La Iglesia, los consagrados, los apóstoles, cuanto más arriba estemos en la Iglesia, más necesitados estamos de santidad, de esta oración continua ante el Sacerdote y Víctima de la santificación, nuestro Señor Jesucristo. ¡Qué diferencias a veces entre seminarios y seminarios! ¡Qué alegría ver realizados los propios sueños en los seminarios!

¿No hemos sido creados para vivir la unión eterna con Dios por la participación en gracia de su misma vida en felicidad y amor? ¿No es triste que por no aspirar o no tender o no haber llegado a esta meta, para la que únicamente fuimos creados, y es la razón, en definitiva, de nuestro apostolado y tareas con niños, jóvenes y adultos, nos quedemos muchas veces, a veces toda la vida, en zonas intermedias de apostolado, formación y vida cristiana, sin al menos dirigir la mirada y tender hacia el fin, hacia la meta, hacia la unión y la vida de plena glorificación en Dios?

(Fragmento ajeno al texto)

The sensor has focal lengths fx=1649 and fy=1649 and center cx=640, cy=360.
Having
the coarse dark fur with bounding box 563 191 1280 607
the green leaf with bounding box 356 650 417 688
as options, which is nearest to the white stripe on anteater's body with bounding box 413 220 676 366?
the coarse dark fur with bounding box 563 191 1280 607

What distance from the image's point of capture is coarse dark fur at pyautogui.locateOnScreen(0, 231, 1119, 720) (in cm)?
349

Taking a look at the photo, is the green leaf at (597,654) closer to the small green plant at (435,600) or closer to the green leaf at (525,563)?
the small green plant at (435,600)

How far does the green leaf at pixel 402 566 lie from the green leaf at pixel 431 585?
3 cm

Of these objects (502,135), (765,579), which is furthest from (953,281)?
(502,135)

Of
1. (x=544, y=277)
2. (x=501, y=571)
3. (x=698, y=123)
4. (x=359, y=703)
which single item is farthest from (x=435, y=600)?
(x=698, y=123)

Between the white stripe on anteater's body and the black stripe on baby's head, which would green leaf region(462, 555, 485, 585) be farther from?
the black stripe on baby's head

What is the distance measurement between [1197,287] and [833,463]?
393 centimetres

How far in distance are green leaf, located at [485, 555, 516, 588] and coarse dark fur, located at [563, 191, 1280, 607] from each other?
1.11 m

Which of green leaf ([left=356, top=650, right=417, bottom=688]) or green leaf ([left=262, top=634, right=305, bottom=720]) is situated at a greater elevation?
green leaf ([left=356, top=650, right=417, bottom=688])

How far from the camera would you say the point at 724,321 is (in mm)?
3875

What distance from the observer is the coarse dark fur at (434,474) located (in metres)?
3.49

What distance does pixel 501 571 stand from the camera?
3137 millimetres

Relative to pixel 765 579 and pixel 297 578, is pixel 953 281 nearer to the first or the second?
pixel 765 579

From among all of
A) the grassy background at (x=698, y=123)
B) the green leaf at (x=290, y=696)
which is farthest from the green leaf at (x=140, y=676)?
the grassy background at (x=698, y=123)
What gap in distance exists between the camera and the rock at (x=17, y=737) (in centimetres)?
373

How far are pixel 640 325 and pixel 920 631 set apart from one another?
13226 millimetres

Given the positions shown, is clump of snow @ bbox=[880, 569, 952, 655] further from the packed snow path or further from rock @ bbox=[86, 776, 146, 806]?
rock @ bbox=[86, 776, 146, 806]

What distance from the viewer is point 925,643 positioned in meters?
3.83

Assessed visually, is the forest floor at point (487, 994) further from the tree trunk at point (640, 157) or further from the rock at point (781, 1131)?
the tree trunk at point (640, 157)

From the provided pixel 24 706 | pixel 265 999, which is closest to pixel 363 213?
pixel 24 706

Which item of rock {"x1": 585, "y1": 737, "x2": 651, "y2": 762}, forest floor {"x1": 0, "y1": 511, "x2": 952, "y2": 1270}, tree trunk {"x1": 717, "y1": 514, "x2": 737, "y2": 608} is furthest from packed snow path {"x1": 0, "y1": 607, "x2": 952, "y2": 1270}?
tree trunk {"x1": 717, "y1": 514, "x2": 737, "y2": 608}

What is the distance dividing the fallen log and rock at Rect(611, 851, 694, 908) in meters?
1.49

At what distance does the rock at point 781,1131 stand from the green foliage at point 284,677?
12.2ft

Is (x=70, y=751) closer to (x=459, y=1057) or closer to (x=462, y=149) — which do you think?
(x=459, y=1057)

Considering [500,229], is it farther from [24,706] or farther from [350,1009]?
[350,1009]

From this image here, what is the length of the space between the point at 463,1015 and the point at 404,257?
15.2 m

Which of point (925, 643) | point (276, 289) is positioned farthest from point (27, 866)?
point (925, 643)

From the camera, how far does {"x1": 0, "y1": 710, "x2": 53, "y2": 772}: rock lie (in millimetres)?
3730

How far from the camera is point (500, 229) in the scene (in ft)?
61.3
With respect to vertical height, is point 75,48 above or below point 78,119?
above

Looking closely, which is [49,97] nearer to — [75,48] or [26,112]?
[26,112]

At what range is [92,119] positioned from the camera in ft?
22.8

¿La deseamos? ¿Está presente en nuestras vidas y apostolado? Para mí que estas realidades divinas sólo se desean si se viven. El misterio de Dios no se comprende hasta que no se vive. Y el camino de esta unión es la oración, la oración y la oración personal en conversión permanente, que nos va vaciando de nosotros mismos para llenarnos sólo de Dios en nuestro ser, cuerpo y espíritu, sentidos y alma, especialmente en la liturgia, en la Eucaristía, hasta llegar a estos grados de unión y amor divinos.

Dios nos conceda, pidamos tener predicadores que hayan experimentado la Palabra que predican, que se hayan hecho palabra viva en la Palabra meditada; celebrantes de la Eucaristía que sean testigos de lo que celebran y tengan los mismos sentimientos de Cristo víctima, sacerdote y altar, porque de tanto celebrar y contemplar Eucaristía se han hecho eucaristías perfectas en Cristo; orantes que se sientan habitados por la Santísima Trinidad, fundidos en una sola realidad en llamas del mismo fuego quemante y gozoso de Dios, que su Espíritu Santo, para que, desde esa unión en llamas con Dios, puedan quemar a los hermanos a los que son enviados con esta misión de amor en el Padre, en el Hijo por la potencia de amor del Espíritu Santo. 

Si no se llega, tendemos o se camina por esta senda de santidad, de la unión total con el Señor por la oración personal, todo trabajo apostólico tenderá a ser más profesional que apostólico; sacerdocio como profesión, no como misión, en lugar y en la persona de Cristo; habrá acciones y más acciones, pero muchas de ellas no serán apostólicas porque faltará el Espíritu de Cristo: habrá bautizados, pero no convertidos; casados en la Iglesia, marco bonito para fotos, pero no en Cristo, en el amor y promesa de amar como Cristo, con amor total, único y exclusivo; habrá Confirmados pero sin Pentecostés, porque allí no puede entrar el Espíritu Santo, por muchos cantos y adornos que hayamos hecho, eso no es liturgia divina, falta lo principal, la fe y el amor a Cristo.

 Y para todo esto, para hacer el apostolado de Cristo, hay que seguir su consejo: “Vosotros venid a un sitio aparte… el Señor llamó a los que quiso para estar con Él y enviarlos a predicar”; el“estar con Él” es condición indispensable para “enviarlos a predicar” para hacer el apostolado en el nombre y espíritu de Cristo.